## Tâches à réaliser
1. Pouvez-vous reproduire fidèlement le passage de l'extrait sur la démocratie qui va de « Voyons un concept » jusqu'à « vice de forme. » ?
2. Quels sont tous les qualificatifs que, selon l'extrait sur la démocratie, les partis craignent de se voir attribuer ?
3. Répondez à ces questions sur l'extrait sur la démocratie :
(a) Dans quel lieu la rencontre a-t-elle été organisée ?
(b) Que cherche à stimuler l'association Qca ?
(c) Selon le principe de base cité, qu'est-ce que la démocratie ?

## Section texte
************
Nous et notre rêve de démocratie !

Nous et notre rêve de démocratie !

Par Mansour M’henni

Une rencontre a été récemment organisée à la maison de la culture Ibn Khaldoun, en partenariat entre l’association « Questions et Concepts d’Avenir » (Qca) et la délégation régionale des Affaires culturelles à Tunis, avec pour sujet « La Culture de la conversation et l’initiation à la démocratie ». Elle a permis d’actualiser plusieurs questions fondamentales, particulièrement pour la société tunisienne en ce moment sensible de son histoire, et permis surtout d’interroger les concepts en rapport à la délicatesse de la situation.

Le sujet est visiblement en plein dans l’objet de l’association Qca qui cherche à stimuler l’interrogation et la réflexion autour des concepts pour dissiper les malentendus dont ils sont souvent entourés et pour aider à repenser l’avenir du vivre-ensemble. De fait, on ne peut que saluer une telle initiative, tant nous constatons la vertigineuse inflation des concepts et la déroutante confusion qui les conduit à tous bouts des discours politiques dont on nous bombarde sans précaution aucune.

Voyons un concept comme celui de la démocratie, n’est-il pas devenu l’animal facile à monter pour tout manipulateur politique, si bien que chaque parti ou simple sensibilité politique s’empresse d’abord d’étudier le mode d’articulation du mot ou de l’idée, faute de maîtrise du concept, à leur idéologie pour ne pas risquer d’être taxé de rétrograde, de conservateur et d’autocrate. Puis, pour se justifier, on évoque la relativité d’interprétation du concept, comme pour dire que chacun a sa démocratie. Or il y a là anguille sous roche, car le principe de base est que la démocratie est le pouvoir de tous par tous pour tous. Il y aurait donc quelque part un vice de forme.
************
## Items de données
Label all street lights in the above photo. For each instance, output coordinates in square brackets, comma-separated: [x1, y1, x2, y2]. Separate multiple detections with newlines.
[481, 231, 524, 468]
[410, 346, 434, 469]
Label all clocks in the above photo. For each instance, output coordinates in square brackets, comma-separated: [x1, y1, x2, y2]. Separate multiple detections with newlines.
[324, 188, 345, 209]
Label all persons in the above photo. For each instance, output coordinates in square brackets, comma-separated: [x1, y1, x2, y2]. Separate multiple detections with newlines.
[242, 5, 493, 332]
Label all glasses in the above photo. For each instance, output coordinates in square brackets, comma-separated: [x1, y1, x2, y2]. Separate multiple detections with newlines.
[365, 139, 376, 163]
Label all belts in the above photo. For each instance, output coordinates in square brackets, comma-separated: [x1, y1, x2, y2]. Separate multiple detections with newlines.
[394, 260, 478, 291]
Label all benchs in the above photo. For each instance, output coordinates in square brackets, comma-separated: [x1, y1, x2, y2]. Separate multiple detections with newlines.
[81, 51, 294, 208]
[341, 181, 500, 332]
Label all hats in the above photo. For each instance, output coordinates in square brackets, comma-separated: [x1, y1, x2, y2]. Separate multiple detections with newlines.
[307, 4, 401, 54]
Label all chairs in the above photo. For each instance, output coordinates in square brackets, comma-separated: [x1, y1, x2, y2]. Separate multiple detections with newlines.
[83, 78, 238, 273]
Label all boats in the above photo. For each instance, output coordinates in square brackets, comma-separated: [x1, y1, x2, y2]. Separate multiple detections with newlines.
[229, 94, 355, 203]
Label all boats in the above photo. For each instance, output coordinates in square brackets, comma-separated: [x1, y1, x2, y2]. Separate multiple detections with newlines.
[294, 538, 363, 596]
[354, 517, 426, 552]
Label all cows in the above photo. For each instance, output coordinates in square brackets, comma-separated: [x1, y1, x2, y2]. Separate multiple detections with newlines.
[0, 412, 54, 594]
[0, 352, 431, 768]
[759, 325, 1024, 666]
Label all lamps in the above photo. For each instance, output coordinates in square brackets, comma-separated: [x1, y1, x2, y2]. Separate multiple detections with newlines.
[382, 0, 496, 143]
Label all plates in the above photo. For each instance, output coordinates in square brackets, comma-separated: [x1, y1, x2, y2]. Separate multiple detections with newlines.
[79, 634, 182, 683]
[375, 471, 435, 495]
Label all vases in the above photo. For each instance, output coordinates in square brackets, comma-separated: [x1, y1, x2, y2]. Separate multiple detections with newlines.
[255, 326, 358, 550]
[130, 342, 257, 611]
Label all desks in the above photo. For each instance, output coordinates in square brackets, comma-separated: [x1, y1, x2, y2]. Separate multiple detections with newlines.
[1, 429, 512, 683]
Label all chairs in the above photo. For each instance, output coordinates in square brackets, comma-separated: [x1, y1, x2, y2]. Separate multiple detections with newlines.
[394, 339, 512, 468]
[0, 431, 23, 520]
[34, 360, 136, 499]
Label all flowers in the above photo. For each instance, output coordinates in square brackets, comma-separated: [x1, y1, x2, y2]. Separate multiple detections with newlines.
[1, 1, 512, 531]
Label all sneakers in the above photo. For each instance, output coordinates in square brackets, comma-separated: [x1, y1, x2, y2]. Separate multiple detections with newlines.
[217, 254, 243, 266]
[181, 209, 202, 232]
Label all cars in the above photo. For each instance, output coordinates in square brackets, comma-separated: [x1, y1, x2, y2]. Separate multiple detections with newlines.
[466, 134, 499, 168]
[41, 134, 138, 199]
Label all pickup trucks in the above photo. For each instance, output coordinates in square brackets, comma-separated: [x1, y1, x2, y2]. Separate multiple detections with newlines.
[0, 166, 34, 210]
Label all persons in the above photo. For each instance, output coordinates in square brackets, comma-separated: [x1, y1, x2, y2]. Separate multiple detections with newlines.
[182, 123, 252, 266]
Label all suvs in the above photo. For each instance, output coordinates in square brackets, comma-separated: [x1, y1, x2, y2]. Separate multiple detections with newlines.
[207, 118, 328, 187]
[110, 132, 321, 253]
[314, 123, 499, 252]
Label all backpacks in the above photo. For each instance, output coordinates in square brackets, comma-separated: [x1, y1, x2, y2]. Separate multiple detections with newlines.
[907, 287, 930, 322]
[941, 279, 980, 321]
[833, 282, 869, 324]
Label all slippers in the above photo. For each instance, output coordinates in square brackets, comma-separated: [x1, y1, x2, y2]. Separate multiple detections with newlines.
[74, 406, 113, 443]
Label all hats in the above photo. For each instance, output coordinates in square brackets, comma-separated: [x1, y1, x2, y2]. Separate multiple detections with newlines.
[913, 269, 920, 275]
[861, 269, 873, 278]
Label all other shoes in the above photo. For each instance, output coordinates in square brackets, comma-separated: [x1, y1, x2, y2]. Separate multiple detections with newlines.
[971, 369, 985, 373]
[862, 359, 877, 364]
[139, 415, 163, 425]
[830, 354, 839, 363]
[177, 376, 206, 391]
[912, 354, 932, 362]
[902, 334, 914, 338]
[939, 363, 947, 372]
************
## Réponses ci-dessous
1.
Voyons un concept comme celui de la démocratie, n’est-il pas devenu l’animal facile à monter pour tout manipulateur politique, si bien que chaque parti ou simple sensibilité politique s’empresse d’abord d’étudier le mode d’articulation du mot ou de l’idée, faute de maîtrise du concept, à leur idéologie pour ne pas risquer d’être taxé de rétrograde, de conservateur et d’autocrate. Puis, pour se justifier, on évoque la relativité d’interprétation du concept, comme pour dire que chacun a sa démocratie. Or il y a là anguille sous roche, car le principe de base est que la démocratie est le pouvoir de tous par tous pour tous. Il y aurait donc quelque part un vice de forme.

2. rétrograde, conservateur, autocrate

3.
(a) À la maison de la culture Ibn Khaldoun.
(b) L'interrogation et la réflexion autour des concepts.
(c) Le pouvoir de tous par tous pour tous.